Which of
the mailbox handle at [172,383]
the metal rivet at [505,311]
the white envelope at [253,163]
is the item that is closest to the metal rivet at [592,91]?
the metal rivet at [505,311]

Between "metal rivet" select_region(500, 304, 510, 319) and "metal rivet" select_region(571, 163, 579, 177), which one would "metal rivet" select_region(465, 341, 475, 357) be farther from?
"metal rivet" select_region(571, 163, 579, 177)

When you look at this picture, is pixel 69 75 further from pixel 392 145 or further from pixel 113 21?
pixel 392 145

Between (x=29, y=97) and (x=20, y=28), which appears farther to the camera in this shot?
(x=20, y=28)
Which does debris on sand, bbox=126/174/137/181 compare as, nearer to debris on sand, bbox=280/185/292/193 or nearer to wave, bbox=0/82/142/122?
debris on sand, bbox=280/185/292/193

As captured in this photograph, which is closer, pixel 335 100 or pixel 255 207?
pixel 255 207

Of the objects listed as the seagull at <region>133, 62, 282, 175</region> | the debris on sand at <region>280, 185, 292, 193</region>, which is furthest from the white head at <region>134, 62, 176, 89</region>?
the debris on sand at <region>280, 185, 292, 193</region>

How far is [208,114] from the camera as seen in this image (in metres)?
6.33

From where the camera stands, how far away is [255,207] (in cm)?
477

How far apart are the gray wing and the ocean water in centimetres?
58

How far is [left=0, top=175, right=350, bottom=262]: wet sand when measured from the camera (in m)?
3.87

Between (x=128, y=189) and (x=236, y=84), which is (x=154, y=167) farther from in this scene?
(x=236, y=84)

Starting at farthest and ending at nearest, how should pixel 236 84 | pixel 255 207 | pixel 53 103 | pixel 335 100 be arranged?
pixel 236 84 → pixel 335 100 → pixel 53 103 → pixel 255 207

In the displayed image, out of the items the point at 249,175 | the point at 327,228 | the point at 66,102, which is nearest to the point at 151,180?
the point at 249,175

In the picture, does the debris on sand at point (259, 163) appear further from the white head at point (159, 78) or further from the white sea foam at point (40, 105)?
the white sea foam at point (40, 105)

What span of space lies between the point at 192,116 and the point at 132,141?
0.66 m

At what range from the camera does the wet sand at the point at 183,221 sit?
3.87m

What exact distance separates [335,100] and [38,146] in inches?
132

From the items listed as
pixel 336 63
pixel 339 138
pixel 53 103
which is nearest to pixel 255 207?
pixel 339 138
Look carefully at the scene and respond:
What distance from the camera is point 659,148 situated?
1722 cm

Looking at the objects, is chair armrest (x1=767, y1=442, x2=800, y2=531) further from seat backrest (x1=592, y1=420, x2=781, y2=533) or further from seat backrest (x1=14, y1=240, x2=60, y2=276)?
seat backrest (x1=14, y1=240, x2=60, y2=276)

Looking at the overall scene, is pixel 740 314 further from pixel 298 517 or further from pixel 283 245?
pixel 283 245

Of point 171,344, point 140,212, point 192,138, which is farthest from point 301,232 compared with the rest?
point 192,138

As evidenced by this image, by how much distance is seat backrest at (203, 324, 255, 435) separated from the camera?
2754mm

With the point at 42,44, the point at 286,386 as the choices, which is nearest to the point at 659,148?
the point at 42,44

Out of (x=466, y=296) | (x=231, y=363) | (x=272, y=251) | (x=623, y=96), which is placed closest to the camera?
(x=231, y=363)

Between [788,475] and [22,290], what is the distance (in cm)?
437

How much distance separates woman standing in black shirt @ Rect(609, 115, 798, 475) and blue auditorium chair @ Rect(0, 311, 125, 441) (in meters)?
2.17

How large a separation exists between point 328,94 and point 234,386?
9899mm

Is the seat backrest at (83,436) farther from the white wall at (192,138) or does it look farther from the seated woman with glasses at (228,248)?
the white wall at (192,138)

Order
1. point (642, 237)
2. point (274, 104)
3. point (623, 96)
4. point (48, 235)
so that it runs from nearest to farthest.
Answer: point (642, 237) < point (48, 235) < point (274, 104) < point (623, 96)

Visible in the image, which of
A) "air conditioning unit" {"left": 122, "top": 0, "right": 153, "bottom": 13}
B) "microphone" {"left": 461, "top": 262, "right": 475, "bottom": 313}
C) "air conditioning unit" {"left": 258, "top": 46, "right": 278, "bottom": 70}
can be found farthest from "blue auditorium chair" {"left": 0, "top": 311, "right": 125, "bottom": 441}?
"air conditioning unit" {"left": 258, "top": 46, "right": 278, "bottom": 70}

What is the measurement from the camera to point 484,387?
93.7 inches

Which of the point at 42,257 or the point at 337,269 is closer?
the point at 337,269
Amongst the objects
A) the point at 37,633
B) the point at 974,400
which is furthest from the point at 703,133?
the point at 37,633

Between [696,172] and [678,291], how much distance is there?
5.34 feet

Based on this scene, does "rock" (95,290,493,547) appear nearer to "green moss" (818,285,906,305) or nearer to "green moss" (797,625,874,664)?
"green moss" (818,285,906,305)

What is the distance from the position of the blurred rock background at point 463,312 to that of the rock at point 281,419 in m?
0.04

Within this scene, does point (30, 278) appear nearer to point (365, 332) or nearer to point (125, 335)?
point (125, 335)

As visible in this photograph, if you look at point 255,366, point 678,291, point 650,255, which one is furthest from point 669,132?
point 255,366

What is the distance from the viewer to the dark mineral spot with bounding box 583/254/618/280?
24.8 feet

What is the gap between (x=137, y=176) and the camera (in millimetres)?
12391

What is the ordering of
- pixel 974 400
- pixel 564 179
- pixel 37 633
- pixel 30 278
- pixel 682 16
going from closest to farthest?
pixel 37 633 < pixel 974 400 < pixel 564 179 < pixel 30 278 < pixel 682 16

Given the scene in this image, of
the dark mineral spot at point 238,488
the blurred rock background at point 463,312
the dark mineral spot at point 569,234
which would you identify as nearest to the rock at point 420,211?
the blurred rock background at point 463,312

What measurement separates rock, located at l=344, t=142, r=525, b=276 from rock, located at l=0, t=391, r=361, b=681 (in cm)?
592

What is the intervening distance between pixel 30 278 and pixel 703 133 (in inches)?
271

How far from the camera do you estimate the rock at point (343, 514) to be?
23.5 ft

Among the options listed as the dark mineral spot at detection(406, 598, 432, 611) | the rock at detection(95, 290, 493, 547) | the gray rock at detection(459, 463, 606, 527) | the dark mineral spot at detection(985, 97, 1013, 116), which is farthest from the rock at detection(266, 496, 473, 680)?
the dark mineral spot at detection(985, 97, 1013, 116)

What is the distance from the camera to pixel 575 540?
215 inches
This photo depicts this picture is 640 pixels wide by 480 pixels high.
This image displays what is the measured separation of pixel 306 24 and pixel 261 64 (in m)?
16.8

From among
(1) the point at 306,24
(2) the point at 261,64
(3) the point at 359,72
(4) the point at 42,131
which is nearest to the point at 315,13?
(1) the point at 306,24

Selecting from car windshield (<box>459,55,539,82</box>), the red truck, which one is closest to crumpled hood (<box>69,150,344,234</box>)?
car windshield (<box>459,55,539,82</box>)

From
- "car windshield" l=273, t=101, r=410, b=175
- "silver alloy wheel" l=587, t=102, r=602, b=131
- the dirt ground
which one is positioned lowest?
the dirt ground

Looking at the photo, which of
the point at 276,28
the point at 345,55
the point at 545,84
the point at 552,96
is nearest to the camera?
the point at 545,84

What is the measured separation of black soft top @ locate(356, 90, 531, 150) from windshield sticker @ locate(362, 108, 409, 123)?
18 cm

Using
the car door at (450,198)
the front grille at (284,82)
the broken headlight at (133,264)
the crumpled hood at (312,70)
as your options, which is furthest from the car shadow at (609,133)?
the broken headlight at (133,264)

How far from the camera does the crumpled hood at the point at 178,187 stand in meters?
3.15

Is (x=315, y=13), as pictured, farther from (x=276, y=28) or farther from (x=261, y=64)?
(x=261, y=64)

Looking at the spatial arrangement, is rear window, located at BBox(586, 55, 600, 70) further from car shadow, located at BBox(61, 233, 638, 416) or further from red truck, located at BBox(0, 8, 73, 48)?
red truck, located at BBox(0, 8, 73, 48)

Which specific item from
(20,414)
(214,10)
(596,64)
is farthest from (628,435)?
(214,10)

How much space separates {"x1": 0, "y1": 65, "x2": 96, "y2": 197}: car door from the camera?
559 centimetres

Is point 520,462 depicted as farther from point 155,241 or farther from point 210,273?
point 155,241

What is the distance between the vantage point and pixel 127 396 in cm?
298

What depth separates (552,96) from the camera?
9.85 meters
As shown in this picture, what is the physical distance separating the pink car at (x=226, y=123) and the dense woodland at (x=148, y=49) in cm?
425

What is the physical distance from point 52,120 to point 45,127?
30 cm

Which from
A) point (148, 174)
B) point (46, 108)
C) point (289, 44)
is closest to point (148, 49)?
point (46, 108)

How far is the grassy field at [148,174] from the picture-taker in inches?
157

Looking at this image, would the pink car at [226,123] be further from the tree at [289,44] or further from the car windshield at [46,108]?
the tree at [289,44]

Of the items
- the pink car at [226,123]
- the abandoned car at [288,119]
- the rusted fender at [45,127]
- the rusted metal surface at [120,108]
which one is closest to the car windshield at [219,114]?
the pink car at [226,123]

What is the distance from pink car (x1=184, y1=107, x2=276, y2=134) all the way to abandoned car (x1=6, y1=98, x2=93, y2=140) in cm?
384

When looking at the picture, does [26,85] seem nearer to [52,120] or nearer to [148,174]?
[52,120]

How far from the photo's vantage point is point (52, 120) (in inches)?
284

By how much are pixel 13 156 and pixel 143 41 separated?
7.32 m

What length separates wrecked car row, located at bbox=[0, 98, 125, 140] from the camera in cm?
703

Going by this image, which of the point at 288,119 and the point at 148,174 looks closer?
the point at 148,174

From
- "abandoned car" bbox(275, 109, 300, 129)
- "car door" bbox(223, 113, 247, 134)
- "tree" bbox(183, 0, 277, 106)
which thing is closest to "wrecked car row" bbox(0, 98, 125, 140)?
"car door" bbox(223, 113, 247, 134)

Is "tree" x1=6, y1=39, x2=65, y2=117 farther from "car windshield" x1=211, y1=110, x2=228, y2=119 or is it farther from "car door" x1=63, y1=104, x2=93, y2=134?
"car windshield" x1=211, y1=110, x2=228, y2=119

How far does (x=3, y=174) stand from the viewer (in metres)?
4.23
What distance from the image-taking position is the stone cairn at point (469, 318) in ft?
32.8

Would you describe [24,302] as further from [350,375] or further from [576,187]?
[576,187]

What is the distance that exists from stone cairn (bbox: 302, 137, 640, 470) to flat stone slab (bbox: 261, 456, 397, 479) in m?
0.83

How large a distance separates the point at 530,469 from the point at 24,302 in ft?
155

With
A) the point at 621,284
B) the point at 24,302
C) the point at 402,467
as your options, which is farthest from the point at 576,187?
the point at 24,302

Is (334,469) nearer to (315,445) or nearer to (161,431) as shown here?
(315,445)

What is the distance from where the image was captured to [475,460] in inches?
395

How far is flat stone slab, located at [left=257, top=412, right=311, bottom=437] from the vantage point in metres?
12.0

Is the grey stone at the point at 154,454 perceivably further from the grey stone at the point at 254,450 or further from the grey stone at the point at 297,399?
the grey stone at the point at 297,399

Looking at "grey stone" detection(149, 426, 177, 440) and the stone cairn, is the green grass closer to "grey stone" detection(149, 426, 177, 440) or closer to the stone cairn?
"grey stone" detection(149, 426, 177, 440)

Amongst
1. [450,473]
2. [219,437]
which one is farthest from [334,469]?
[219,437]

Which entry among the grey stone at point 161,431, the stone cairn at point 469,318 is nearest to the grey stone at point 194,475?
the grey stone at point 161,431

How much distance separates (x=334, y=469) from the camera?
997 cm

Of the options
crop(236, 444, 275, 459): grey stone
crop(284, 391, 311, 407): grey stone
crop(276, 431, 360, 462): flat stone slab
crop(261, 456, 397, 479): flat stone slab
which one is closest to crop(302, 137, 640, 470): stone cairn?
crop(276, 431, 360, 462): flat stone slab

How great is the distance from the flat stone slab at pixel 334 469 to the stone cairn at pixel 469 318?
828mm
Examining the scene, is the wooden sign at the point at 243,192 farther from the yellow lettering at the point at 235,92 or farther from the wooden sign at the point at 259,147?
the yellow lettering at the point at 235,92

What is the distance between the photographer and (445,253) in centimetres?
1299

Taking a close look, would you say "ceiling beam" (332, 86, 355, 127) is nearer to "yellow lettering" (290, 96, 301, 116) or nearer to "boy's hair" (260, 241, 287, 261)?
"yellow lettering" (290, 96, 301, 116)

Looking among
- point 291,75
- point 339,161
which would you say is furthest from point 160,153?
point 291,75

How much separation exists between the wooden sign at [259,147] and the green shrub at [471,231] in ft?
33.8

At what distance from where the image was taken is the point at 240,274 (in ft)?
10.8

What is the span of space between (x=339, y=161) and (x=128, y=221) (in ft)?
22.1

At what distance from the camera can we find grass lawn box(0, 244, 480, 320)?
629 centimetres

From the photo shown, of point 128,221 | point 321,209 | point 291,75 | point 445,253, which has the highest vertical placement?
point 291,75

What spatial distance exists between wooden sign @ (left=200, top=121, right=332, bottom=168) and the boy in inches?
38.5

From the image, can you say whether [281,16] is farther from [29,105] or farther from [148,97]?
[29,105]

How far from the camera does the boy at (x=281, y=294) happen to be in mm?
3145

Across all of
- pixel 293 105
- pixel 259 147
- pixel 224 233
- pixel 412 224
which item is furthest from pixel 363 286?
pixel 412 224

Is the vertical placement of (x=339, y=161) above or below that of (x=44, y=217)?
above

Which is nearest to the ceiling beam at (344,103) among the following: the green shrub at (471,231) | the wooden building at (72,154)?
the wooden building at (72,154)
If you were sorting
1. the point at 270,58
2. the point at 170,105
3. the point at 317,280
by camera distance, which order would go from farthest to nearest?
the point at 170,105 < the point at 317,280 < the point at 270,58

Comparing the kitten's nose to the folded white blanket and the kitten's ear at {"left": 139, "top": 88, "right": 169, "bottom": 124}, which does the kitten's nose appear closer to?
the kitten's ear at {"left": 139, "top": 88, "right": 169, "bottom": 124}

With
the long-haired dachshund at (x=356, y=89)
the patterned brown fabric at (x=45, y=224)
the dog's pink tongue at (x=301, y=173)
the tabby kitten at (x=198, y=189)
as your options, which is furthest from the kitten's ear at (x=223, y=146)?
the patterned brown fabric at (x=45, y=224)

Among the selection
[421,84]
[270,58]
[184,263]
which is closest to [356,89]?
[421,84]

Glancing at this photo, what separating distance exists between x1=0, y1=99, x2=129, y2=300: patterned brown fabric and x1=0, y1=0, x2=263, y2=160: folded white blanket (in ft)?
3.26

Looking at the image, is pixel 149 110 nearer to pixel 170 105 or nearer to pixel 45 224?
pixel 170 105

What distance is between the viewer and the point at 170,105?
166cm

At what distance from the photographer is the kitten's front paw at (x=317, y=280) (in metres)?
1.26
+===+
■ SET TASK:
Copy the entries above word for word, from the line that contains "Looking at the image, is" through the final line of the entries, including both of those lines.

■ RESPONSE TO THE TASK:
Looking at the image, is pixel 149 110 nearer to pixel 170 105 or nearer to pixel 45 224?
pixel 170 105

What distance is between the viewer and the point at 170,105?
166cm

At what distance from the photographer is the kitten's front paw at (x=317, y=280) (in metres)?
1.26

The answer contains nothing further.